Chapter 5 - Support Vector Machine

Chapter 5 - Support Vector Machine

Purpose

A Support Vector Machine is a prevalent and widely used machine learning model. It helps perform linear and non-linear classification, regression, and outlier detection. SVMs are particularly well suited for classification of complex but small or medium-sized datasets (thousands).

Illustration of a Support Vector Machine

Key sentences

  • You can think of an SVM classifier as fitting the widest possible street between the classes. This is called large margin classification.

  • Adding more training instances "off the street" will not affect the decision boundary at all. It is fully determined by the instances located on the edge of the street. these instances are called support vectors.

  • A support vector is any instance located on the street, including its border. Any instance that is not a support vector has no influence and won't affect the decision boundary, computing the predictions only involves the support vectors, not the whole training set.

  • If your model is overfitting, you can try regularizing it by reducing C.

  • Unlike Logistic Regression classifiers, SVM classifiers do no output probabilities for each class.

  • Adding polynomial features is simple to implement and can work great with all sorts of machine learning algorithms (not just SVMs), but at a low polynomial degree it cannot deal with very complex datasets, and with a high polynomial degree it creates a huge amount of features, making the model too slow. Fortunately, you can apply a technique called kernel trick to make it possible to get the same result as if you added many polynomial features, even with very high degree polynomials, without actually having to add them.=

  • SVM Regression tries to fit as many instances as possible on the street while limiting margin violation (instances off the street)

  • For large-scale nonlinear problems, you may want to consider using neural networks instead of SVMs.

  • An SVM classifier can output the distance between the instance and the decision boundary, and you can use this as a confidence score.

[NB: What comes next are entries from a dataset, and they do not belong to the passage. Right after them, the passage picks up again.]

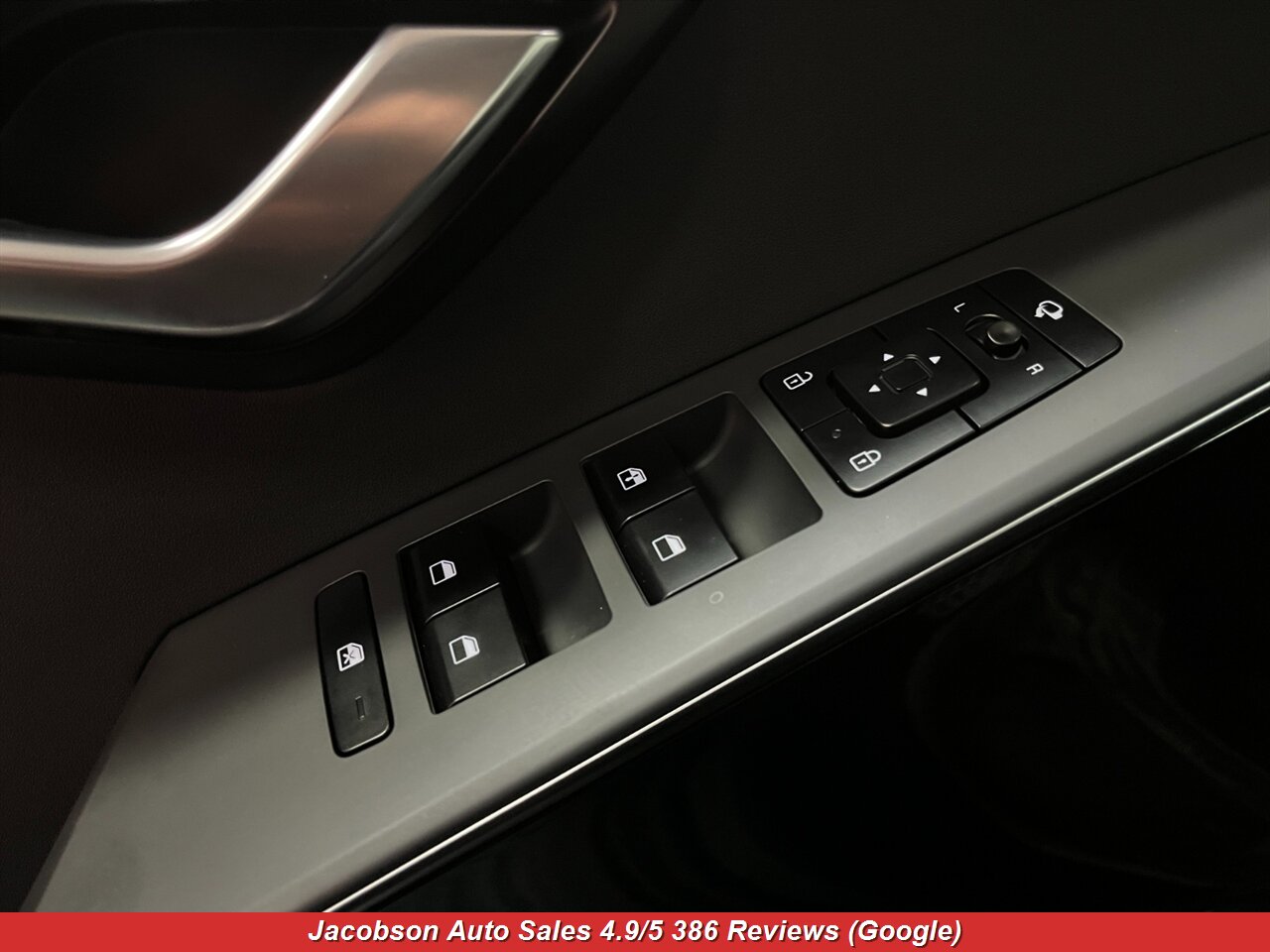 2023 Kia Niro EX Touring - Photo 31 - Oshkosh, WI 54901
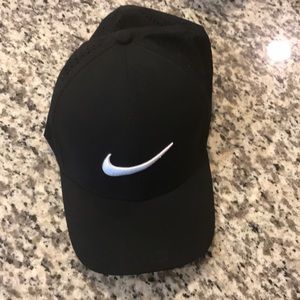 Nike Dry fit hat never worn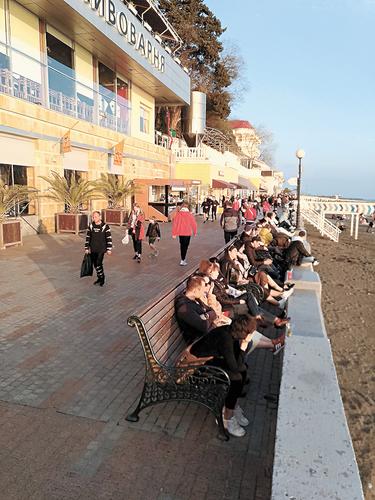 Гостиницы Кубани на майские раскуплены на 100%, спрос на туры в Египет вырос в 7 раз за 2 часа. Какие еще есть варианты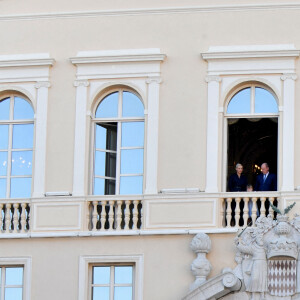 Semi-Exclusif - Le prince Albert II de Monaco, sa femme, la princesse Charlene et leur fille, la princesse Gabriella durant la procession de la Fête Dieu sur la place du Palais, le 16 juin 2022. C'est le retour officiel de la princesse Charlene depuis l'annonce de sa contamination à la COVID début juin. Pendant ce jour férié à Monaco, la Principauté a célébré la Fête-Dieu (Corpus Domini). Cette fête catholique, instituée par le pape Urbain IV en 1264, se tient chaque année le jeudi qui suit la Trinité, soixante jours après Pâques. Elle célèbre la présence réelle de Jésus-Christ sous les apparences du pain et du vin, devenus son corps et son sang. © Bruno Bebert / Bestimage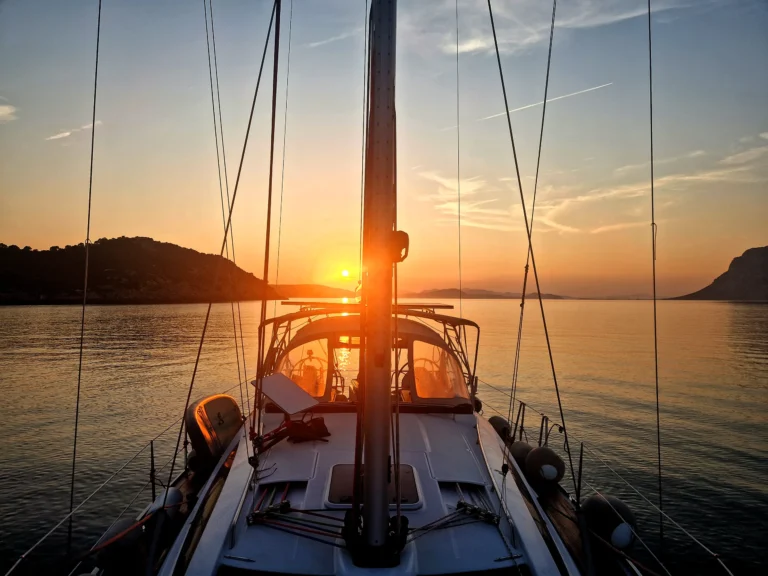 Vista del velero navegando hacia las aguas cristalinas de Cabo Cope
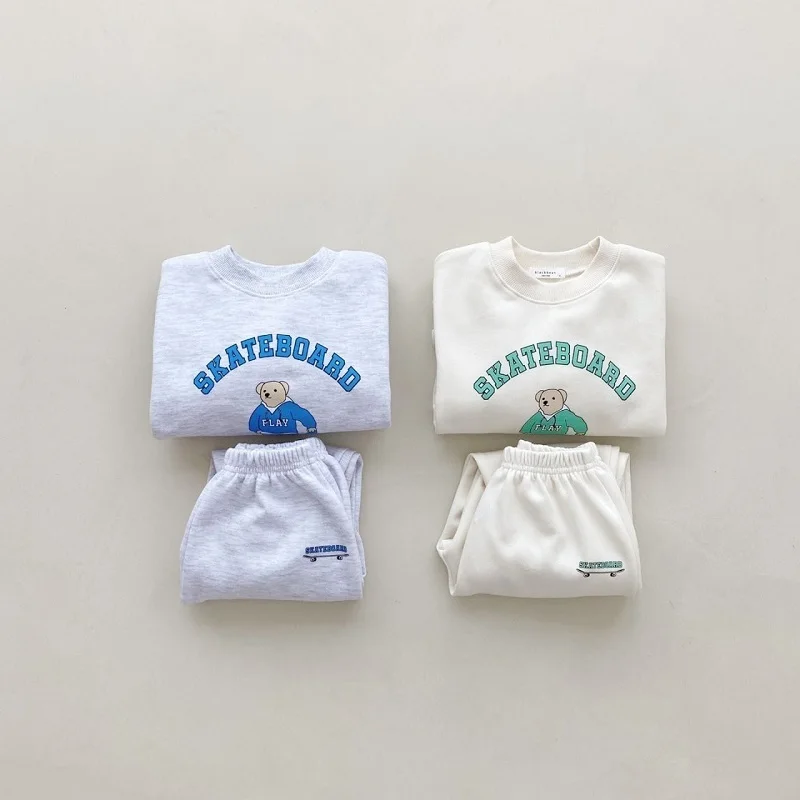 2 шт., спортивный костюм для детей 0-5 лет 
2 шт., спортивный костюм для детей 0-5 лет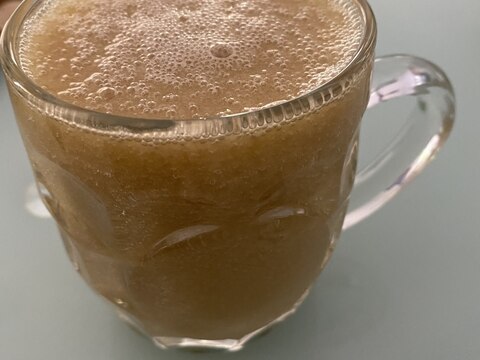 発酵マンゴー・ハニーと緑茶でドリンク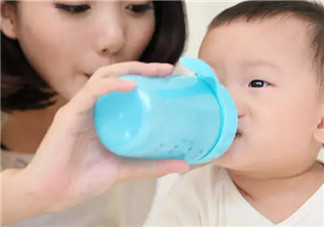 如何教寶寶用杯子喝水 寶寶喝水奶瓶哪種好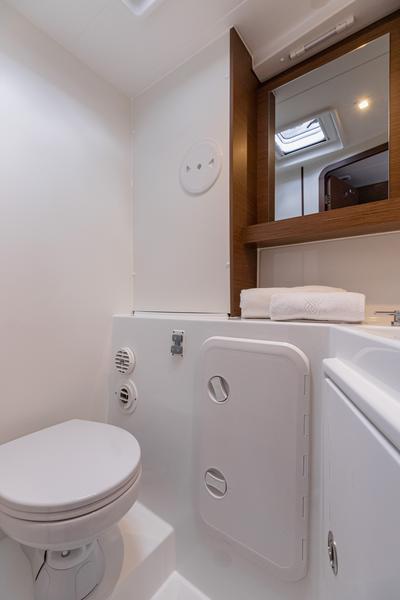 Book yachts online - catamaran - Lagoon 42 - HAPPY KEY - rent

  • If you set probability=True when creating an SVM in Scikit-Learn, then after training it will calibrate the probabilities using Logistic Regression on the SVM's scores. This will add the predict_proba() and predict_log_proba() methods to the SVM.

Key takeaways

Linear and Non-Linear SVM classification

  • SVMs are sensitive to feature scales. It's recommended to scale the features (i.e using scikit StandardScaler) to get better decision boundaries.

  • We could find a way to impose having all the instances off the street, but this will likely cause the model to become sensitive to outliers and difficult to generalize. This is usually called hard margin classification.

  • It's preferable to use a flexible model and opt for a soft margin classification. Ending up finding a good balance between keeping the street as large as possible and limiting the margin violation (instances in the middle of the street).

  • The margin violation can be controlled with the C hyperparameter, the smaller the value the larger the street.

  • LinearSVC is slow against large datasets. One can use SGDClassifier that applies stochastic gradient descent. it doesn't converge as fast as LinearSVC, but it can be useful to handle huge datasets that do not fit in memory or to handle online classification tasks.

  • Sometimes, some classes aren't linearly separable. One approach to handling non-linear datasets is to add more features, such as polynomial features. This can be achieved with a Pipeline containing a PolynomialFeatures transformer and followed by a StandardScaler and a LinearSVC.

  • Nonlinear datasets can be approached with different techniques (polynomial, similarity features (GRBF), ..). The main challenge is to find the right technique for balancing dataset size and computation cost. The kernel trick is usually the recommended approach to look for and is supported in Scikit-Learn"SVC" classifier class. As there are many different kinds of kernels, you should always try the linear kernel first, especially if the training set is very large or if it has plenty of features.